U.S. Department of Defense


Date of this Version



Computer Networks, 2015


U.S. Government work


Cooperative relaying and dynamic-spectrum-access/cognitive techniques are promising solutions to increase the capacity and reliability of wireless links by exploiting the spatial and frequency diversity of the wireless channel. Yet, the combined use of cooperative relaying and dynamic spectrum access in multi-hop networks with decentralized control is far from being well understood.

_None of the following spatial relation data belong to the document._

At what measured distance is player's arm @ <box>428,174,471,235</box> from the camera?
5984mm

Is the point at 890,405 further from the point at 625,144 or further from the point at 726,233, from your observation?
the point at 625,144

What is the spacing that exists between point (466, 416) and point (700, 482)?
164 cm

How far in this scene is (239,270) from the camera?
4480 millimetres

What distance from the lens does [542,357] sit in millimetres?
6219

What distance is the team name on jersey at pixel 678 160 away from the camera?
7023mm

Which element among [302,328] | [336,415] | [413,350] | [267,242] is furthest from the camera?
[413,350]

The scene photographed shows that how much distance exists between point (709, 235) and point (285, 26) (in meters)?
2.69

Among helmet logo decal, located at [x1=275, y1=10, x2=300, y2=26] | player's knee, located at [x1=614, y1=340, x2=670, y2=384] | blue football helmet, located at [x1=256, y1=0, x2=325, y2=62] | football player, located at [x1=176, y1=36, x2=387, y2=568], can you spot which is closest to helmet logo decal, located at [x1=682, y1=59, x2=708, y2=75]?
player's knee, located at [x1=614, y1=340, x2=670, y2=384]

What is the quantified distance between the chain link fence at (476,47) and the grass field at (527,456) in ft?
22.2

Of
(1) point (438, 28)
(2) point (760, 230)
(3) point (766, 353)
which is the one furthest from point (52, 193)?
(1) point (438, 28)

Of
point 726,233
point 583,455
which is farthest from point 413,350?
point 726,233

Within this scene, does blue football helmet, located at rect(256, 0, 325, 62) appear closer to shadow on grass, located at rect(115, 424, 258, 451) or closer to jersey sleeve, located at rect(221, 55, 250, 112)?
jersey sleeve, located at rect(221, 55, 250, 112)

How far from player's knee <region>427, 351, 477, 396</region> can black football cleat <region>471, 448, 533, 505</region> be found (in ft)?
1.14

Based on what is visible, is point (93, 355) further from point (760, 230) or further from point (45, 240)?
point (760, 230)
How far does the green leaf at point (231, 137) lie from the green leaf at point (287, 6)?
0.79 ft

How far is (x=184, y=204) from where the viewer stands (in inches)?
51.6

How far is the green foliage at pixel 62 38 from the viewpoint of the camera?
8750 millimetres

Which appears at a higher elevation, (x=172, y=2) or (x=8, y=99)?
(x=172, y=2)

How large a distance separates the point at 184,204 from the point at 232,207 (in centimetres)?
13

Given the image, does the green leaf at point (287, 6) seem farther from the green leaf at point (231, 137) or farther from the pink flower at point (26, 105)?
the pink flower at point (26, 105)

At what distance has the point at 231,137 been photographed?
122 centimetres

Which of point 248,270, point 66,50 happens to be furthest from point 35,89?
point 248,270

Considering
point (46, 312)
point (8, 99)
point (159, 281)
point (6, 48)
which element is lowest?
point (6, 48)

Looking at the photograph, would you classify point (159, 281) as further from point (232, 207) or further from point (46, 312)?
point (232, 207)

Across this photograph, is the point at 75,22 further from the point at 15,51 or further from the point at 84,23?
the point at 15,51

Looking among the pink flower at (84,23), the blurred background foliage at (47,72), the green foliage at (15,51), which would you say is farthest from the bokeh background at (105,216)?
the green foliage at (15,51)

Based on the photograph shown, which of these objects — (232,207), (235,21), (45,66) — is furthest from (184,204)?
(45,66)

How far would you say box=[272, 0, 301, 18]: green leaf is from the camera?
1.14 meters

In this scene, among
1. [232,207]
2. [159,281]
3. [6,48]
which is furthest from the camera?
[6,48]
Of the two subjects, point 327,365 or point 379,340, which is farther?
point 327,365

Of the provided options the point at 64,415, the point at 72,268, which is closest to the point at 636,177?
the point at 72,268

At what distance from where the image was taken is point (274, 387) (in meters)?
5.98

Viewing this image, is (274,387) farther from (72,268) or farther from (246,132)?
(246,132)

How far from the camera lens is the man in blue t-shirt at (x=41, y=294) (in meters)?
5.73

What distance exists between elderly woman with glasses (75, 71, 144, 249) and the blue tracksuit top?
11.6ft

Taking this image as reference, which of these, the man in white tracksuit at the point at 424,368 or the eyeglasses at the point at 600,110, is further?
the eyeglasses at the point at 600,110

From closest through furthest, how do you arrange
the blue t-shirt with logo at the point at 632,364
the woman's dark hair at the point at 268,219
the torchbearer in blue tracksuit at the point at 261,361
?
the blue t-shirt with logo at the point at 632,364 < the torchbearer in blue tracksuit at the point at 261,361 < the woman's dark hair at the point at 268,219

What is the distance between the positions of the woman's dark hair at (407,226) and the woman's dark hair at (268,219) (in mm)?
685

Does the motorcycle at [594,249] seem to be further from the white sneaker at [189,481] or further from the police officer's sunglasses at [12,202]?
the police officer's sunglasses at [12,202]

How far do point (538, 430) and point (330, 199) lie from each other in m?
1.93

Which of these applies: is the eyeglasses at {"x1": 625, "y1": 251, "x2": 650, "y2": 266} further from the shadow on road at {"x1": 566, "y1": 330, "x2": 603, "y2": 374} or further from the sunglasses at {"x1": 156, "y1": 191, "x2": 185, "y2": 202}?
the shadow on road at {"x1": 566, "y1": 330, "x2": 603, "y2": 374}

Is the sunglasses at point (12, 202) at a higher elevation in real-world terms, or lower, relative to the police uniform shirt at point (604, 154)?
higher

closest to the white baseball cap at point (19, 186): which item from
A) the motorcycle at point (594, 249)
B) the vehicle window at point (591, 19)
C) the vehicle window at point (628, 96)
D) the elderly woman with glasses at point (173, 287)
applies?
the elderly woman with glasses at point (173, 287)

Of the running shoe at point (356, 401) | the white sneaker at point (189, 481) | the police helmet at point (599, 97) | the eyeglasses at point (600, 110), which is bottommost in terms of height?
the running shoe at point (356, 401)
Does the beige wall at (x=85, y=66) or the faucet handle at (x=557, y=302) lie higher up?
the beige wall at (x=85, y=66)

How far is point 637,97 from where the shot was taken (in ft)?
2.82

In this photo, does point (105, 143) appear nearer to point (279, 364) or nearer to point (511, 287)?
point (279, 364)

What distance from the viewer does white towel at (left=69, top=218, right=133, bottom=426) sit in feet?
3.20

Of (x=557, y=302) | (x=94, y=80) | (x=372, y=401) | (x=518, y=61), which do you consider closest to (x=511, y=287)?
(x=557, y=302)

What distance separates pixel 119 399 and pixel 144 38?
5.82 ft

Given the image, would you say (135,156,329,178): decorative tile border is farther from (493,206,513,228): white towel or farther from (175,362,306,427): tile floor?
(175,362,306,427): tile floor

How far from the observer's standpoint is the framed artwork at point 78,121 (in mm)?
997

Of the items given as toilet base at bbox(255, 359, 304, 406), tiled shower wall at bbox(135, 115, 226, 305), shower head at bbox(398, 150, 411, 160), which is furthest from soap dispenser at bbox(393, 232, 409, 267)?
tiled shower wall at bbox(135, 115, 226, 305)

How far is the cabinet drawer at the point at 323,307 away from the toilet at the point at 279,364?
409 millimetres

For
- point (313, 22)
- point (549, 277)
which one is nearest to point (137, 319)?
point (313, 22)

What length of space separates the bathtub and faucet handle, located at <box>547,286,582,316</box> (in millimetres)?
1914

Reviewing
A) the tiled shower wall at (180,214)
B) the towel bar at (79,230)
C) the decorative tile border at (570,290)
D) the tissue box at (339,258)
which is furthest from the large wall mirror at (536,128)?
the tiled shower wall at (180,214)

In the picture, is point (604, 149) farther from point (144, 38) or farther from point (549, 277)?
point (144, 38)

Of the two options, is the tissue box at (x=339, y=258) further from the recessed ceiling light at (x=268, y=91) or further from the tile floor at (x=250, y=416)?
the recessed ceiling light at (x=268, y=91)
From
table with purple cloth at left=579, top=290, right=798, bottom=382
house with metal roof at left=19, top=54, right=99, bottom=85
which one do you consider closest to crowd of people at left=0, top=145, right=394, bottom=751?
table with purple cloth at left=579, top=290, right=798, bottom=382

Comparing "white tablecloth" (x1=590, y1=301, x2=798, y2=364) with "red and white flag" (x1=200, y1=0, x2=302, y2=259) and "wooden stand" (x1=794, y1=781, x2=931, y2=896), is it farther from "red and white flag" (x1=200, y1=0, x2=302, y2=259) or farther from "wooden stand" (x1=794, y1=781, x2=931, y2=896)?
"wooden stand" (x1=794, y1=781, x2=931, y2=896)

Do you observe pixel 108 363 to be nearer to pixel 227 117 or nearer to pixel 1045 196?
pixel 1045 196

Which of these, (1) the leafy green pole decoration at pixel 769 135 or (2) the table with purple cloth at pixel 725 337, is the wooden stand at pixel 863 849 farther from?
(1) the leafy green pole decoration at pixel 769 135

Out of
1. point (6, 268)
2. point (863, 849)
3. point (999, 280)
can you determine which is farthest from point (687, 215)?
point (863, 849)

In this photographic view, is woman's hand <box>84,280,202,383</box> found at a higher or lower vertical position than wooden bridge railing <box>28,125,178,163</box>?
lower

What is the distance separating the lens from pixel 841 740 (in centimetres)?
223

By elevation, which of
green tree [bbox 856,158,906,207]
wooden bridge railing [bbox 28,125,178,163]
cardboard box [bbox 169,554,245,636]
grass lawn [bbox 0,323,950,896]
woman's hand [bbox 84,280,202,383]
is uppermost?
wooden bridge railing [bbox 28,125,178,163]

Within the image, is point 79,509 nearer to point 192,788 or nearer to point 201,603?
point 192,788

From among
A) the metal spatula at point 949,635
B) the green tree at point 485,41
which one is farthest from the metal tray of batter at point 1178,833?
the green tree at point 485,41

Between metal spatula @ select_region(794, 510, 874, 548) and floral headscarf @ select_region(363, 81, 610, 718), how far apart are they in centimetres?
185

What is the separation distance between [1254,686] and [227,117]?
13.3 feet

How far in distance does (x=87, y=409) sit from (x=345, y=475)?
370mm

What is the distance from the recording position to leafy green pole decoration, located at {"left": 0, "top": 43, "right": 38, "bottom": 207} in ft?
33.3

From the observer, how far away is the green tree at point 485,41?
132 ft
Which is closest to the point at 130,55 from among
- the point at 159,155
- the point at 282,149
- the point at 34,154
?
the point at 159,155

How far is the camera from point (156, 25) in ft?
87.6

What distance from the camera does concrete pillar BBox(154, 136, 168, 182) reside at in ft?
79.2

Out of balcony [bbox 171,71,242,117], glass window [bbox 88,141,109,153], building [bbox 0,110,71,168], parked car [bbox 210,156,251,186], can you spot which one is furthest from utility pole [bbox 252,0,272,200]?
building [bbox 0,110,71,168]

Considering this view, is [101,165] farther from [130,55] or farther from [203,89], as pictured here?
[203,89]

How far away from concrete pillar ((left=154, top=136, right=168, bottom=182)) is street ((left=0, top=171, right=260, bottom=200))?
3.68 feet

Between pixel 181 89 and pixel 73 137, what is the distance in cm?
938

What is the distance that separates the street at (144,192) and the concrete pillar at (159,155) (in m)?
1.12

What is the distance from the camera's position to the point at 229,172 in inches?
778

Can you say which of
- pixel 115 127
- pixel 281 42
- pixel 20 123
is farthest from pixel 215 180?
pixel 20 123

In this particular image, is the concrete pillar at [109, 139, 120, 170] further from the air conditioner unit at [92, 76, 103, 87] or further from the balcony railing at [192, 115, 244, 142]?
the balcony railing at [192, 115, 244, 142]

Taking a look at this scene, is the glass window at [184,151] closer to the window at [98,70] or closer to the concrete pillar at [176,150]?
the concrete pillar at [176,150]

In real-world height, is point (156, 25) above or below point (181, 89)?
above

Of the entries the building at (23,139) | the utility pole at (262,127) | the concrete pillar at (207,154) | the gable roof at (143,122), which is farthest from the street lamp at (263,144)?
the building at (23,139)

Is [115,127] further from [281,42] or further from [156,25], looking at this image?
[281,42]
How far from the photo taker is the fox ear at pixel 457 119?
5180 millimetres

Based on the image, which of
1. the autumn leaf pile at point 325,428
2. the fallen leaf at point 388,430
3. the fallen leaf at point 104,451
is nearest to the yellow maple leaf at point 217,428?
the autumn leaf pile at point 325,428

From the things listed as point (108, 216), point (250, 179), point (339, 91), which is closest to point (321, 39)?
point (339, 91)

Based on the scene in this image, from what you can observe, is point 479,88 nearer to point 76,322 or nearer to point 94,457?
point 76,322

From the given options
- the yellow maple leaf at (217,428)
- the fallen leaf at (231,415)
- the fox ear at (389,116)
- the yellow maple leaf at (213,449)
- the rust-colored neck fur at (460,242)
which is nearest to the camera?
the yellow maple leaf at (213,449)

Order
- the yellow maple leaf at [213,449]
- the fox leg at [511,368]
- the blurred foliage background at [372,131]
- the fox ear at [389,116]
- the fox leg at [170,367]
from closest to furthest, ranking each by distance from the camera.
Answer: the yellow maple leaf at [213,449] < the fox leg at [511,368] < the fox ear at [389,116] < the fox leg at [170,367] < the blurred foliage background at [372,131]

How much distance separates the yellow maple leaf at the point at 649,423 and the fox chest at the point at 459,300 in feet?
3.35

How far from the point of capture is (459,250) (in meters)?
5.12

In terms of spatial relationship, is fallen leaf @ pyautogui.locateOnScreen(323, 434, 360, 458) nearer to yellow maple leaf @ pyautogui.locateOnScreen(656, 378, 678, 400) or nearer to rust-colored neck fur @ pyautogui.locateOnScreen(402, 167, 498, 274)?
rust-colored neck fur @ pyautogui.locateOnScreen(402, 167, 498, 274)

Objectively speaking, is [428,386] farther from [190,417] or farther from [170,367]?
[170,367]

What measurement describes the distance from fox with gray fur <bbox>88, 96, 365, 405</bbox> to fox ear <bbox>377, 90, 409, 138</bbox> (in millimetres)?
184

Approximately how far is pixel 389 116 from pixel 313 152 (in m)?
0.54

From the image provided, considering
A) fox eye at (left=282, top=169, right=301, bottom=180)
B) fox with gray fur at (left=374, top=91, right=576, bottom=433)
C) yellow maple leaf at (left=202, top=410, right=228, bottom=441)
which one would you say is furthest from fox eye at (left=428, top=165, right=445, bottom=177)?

We study the problem of network throughput maximization in cognitive and cooperative ad hoc networks through joint optimization of routing, relay assignment and spectrum allocation. We derive a decentralized algorithm that solves the power and spectrum allocation problem for two common cooperative transmission schemes, decode-and-forward (DF) and amplify-and-forward (AF), based on convex optimization and arithmetic–geometric mean approximation techniques. We then propose and design a practical medium access control protocol in which the probability of accessing the channel for a given node depends on a local utility function determined as the solution of the joint routing, relay selection, and dynamic spectrum allocation problem. Therefore, the algorithm aims at maximizing the network throughput through local control actions and with localized information only.

Through discrete-event network simulations, we finally demonstrate that the protocol provides significant throughput gains with respect to baseline solutions.